## begin Passage

This article was posted on Friday, Apr 01, 2022
Real Estate

 

This is not a surprise: there are many ways people profit from real estate. We’ve been illustrating some of them through glimpses into the lives of the people involved. We’ve seen how Hetty Green (article #105) invested not only in stocks and bonds, but also was a real estate lender of last resort, securing loans by deeds to the underlying commercial property. Clearly, lending money on properly secured higher-risk loans, at appropriate rates, can sometimes work out well for everybody.

Then we jumped from Hetty Green to Alexander Hamilton (articles #106-109), the first Secretary of the Treasury, who established the present national banking system that, over time, caused the business cycle to evolve into a credit cycle. This eventually democratized access to money, and has been instrumental to economic growth.

Aaron Burr (#110) was contemporaneous with Alexander Hamilton. Unlike Hamilton, Burr was both a natural politician (Hamilton was not) and an inveterate rent-seeker, using his various political offices for personal gain (Hamilton was not this, either). Burr became a land speculator, his greatest gamble being the plot with James Wilkinson to create a new country – with Burr being the Grand Poo-Ba – out of Thomas Jefferson’s Louisiana Purchase. When that failed, he then tried the same thing with Spanish Texas. If either of these efforts was successful, Burr would have become very wealthy out of repurposing a larger real estate asset. People do the same thing now when they buy an office building and convert it into office condominiums.

## end Passage
## begin Extracted records

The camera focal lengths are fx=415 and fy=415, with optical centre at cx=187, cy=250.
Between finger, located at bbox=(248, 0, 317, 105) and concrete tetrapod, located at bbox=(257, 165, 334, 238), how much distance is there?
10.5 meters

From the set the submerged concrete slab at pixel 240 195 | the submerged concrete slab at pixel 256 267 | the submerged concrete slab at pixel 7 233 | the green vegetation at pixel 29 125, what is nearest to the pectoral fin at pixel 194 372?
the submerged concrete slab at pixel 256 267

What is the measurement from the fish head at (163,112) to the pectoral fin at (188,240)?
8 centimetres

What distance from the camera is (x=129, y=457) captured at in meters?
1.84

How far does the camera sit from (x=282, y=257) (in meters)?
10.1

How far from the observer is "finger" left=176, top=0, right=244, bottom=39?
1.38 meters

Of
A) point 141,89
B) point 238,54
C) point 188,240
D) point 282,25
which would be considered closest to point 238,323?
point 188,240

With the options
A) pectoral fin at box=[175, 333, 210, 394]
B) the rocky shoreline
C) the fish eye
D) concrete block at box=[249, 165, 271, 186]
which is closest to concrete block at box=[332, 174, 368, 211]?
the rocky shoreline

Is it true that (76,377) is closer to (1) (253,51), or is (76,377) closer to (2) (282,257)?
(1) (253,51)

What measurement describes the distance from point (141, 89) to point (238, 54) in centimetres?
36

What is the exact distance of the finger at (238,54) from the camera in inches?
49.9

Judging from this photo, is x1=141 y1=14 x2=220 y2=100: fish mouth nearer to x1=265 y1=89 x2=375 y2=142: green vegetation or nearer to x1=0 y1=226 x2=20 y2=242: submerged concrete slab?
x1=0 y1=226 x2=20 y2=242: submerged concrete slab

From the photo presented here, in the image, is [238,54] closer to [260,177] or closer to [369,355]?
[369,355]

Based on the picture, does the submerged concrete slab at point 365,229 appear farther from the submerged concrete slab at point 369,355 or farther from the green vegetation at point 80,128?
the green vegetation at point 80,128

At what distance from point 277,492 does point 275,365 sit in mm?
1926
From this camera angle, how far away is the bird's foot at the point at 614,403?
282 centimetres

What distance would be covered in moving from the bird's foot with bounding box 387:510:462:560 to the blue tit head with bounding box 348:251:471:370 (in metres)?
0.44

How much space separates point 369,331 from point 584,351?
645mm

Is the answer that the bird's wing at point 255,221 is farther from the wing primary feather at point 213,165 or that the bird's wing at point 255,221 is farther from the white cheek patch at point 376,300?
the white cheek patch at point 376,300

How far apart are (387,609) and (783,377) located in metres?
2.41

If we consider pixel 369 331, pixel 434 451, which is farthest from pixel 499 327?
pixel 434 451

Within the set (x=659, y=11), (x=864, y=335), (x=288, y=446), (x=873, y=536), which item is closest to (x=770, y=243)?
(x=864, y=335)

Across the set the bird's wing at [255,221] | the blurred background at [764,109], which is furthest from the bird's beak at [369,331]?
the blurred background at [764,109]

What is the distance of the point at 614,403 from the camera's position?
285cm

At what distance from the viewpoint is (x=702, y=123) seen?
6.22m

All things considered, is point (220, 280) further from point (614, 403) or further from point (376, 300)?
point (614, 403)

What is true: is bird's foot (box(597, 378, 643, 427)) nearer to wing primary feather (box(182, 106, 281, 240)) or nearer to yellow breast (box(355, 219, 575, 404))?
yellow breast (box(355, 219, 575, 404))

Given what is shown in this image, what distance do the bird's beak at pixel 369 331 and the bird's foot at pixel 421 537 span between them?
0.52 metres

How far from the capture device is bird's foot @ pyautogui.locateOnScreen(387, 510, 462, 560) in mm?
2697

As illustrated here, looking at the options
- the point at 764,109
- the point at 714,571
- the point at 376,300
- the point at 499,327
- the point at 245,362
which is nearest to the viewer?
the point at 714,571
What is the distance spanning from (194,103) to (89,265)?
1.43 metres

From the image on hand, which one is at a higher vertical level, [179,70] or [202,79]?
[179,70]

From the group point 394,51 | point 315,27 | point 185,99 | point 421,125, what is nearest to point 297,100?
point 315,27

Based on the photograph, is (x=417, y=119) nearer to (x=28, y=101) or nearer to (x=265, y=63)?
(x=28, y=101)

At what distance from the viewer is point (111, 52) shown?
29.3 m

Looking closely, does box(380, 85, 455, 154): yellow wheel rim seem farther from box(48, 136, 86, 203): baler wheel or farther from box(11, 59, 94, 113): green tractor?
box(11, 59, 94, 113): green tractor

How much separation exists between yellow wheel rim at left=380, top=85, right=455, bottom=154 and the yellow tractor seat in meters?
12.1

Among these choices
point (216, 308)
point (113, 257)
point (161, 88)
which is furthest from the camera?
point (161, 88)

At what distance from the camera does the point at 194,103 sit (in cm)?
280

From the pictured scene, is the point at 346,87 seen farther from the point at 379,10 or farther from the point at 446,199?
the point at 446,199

## end Extracted records

Requirements -
a: From the real estate article, reproduce word for word the passage that begins with "Aaron Burr (#110)" and ends with "into office condominiums.".
b: Duplicate, without any change, the lines of the stored entries that start at the line containing "What is the measurement" and end at the line containing "282 centimetres", including both of those lines.

Final answers -
a:
Aaron Burr (#110) was contemporaneous with Alexander Hamilton. Unlike Hamilton, Burr was both a natural politician (Hamilton was not) and an inveterate rent-seeker, using his various political offices for personal gain (Hamilton was not this, either). Burr became a land speculator, his greatest gamble being the plot with James Wilkinson to create a new country – with Burr being the Grand Poo-Ba – out of Thomas Jefferson’s Louisiana Purchase. When that failed, he then tried the same thing with Spanish Texas. If either of these efforts was successful, Burr would have become very wealthy out of repurposing a larger real estate asset. People do the same thing now when they buy an office building and convert it into office condominiums.

b:
What is the measurement from the fish head at (163,112) to the pectoral fin at (188,240)?
8 centimetres

What distance from the camera is (x=129, y=457) captured at in meters?
1.84

How far does the camera sit from (x=282, y=257) (in meters)?
10.1

How far from the observer is "finger" left=176, top=0, right=244, bottom=39?
1.38 meters

Of
A) point 141,89
B) point 238,54
C) point 188,240
D) point 282,25
which would be considered closest to point 238,323?
point 188,240

With the options
A) pectoral fin at box=[175, 333, 210, 394]
B) the rocky shoreline
C) the fish eye
D) concrete block at box=[249, 165, 271, 186]
which is closest to concrete block at box=[332, 174, 368, 211]?
the rocky shoreline

Is it true that (76,377) is closer to (1) (253,51), or is (76,377) closer to (2) (282,257)?
(1) (253,51)

What measurement describes the distance from point (141, 89) to point (238, 54) in centimetres?
36

What is the exact distance of the finger at (238,54) from the camera in inches?
49.9

Judging from this photo, is x1=141 y1=14 x2=220 y2=100: fish mouth nearer to x1=265 y1=89 x2=375 y2=142: green vegetation or nearer to x1=0 y1=226 x2=20 y2=242: submerged concrete slab?
x1=0 y1=226 x2=20 y2=242: submerged concrete slab

From the photo presented here, in the image, is [238,54] closer to [260,177] or closer to [369,355]?
[369,355]

Based on the picture, does the submerged concrete slab at point 365,229 appear farther from the submerged concrete slab at point 369,355 or farther from the green vegetation at point 80,128?
the green vegetation at point 80,128

At what distance from point 277,492 does point 275,365 sit in mm?
1926
From this camera angle, how far away is the bird's foot at the point at 614,403?
282 centimetres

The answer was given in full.